_Task prompt:_
Rewrite every one of the entries below, swapping "photograph" for "picture" wherever it occurs and changing nothing else. Leave the pictures out.

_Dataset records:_
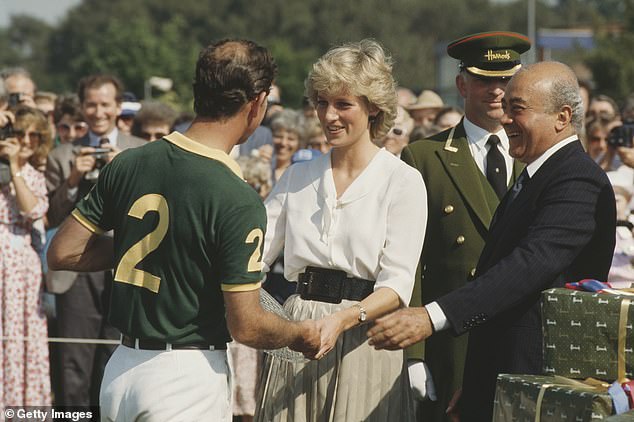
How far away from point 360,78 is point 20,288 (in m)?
4.21

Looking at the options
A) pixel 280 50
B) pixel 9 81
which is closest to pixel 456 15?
pixel 280 50

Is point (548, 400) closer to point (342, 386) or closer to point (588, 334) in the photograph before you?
point (588, 334)

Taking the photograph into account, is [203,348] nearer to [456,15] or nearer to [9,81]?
[9,81]

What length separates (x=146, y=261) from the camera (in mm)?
4242

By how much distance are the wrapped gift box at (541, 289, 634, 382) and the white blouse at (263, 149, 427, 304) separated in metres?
1.00

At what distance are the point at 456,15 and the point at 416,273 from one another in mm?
124889

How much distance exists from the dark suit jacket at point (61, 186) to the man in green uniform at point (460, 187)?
3421 mm

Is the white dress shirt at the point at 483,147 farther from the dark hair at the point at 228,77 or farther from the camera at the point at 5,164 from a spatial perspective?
the camera at the point at 5,164

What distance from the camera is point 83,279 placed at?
8.80m

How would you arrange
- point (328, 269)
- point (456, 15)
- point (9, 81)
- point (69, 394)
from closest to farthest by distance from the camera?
point (328, 269) → point (69, 394) → point (9, 81) → point (456, 15)

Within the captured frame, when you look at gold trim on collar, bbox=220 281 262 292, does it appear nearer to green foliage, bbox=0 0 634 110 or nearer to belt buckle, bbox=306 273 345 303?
belt buckle, bbox=306 273 345 303

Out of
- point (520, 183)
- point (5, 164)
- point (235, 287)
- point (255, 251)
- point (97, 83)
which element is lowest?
point (5, 164)

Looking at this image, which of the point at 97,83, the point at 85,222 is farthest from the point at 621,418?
the point at 97,83

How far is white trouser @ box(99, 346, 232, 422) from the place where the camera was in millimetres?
4262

_Result:_
How far away from point 360,78 is point 20,288 (in m)?
4.21

Looking at the options
A) pixel 280 50
B) pixel 9 81
which is closest to pixel 456 15?
pixel 280 50

Is point (548, 400) closer to point (342, 386) or closer to point (588, 334) in the picture before you?
point (588, 334)

Taking the picture into account, is [203,348] nearer to [456,15] or nearer to [9,81]?
[9,81]

What length separates (x=146, y=261) from the camera (in mm)?
4242

By how much distance are the wrapped gift box at (541, 289, 634, 382) and the white blouse at (263, 149, 427, 304) separated in metres?
1.00

At what distance are the point at 456,15 and the point at 416,273 from one another in mm?
124889

How much distance exists from the dark suit jacket at point (61, 186) to the man in green uniform at point (460, 187)?
3421 mm

Is the white dress shirt at the point at 483,147 farther from the dark hair at the point at 228,77 or farther from the camera at the point at 5,164 from a spatial perspective?
the camera at the point at 5,164

What distance from the camera is point 83,279 placed at?
8.80m

How would you arrange
- point (328, 269)
- point (456, 15)
- point (9, 81)
- point (69, 394)
from closest to farthest by distance from the camera?
point (328, 269) → point (69, 394) → point (9, 81) → point (456, 15)

Within the captured frame, when you look at gold trim on collar, bbox=220 281 262 292, does it appear nearer to green foliage, bbox=0 0 634 110 or nearer to belt buckle, bbox=306 273 345 303?
belt buckle, bbox=306 273 345 303

Out of
- point (520, 183)
- point (5, 164)
- point (235, 287)
- point (255, 251)
- point (97, 83)
which element is lowest?
point (5, 164)

Looking at this image, which of the point at 97,83, the point at 85,222 is farthest from the point at 621,418?
the point at 97,83

How far is white trouser @ box(99, 346, 232, 422) from the place where the camera was in millimetres?
4262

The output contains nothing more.